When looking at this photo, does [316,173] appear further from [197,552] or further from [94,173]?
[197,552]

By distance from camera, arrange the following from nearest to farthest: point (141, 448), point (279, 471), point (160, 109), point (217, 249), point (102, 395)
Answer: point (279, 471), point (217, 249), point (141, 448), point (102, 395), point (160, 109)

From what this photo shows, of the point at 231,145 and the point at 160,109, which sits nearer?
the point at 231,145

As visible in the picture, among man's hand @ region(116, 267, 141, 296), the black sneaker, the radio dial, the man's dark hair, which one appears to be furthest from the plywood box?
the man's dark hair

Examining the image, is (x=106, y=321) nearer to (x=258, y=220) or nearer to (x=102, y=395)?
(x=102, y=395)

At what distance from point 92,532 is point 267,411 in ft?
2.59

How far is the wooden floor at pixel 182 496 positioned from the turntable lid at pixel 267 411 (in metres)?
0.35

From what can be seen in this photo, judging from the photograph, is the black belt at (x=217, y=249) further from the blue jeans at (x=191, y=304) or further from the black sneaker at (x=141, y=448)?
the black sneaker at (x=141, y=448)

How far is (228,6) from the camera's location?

------

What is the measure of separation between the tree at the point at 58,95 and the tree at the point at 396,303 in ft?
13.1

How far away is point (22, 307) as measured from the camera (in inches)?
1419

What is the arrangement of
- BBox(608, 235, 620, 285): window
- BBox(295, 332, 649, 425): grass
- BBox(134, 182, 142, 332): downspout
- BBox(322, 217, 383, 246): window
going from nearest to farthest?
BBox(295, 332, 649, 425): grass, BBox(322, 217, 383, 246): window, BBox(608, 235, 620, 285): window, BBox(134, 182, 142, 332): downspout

------

## EXERCISE DESCRIPTION
Arrange the items above as a numbered list, starting at the line that contains "By distance from" and ending at the line that contains "How far is (228,6)". Leave out blank lines.

## TASK RESPONSE
1. By distance from camera, arrange the following from nearest to farthest: point (141, 448), point (279, 471), point (160, 109), point (217, 249), point (102, 395)
2. Answer: point (279, 471), point (217, 249), point (141, 448), point (102, 395), point (160, 109)
3. From what this photo shows, of the point at 231,145 and the point at 160,109, which sits nearer?
4. the point at 231,145
5. As visible in the picture, among man's hand @ region(116, 267, 141, 296), the black sneaker, the radio dial, the man's dark hair, which one appears to be furthest from the plywood box?
6. the man's dark hair
7. Examining the image, is (x=106, y=321) nearer to (x=258, y=220) or nearer to (x=102, y=395)?
8. (x=102, y=395)
9. At what distance from point 92,532 is point 267,411 in ft?
10. 2.59
11. How far is the wooden floor at pixel 182 496 positioned from the turntable lid at pixel 267 411 (in metres)?
12. 0.35
13. From what can be seen in this photo, judging from the photograph, is the black belt at (x=217, y=249) further from the blue jeans at (x=191, y=304) or further from the black sneaker at (x=141, y=448)?
14. the black sneaker at (x=141, y=448)
15. How far is (228,6) from the camera's location?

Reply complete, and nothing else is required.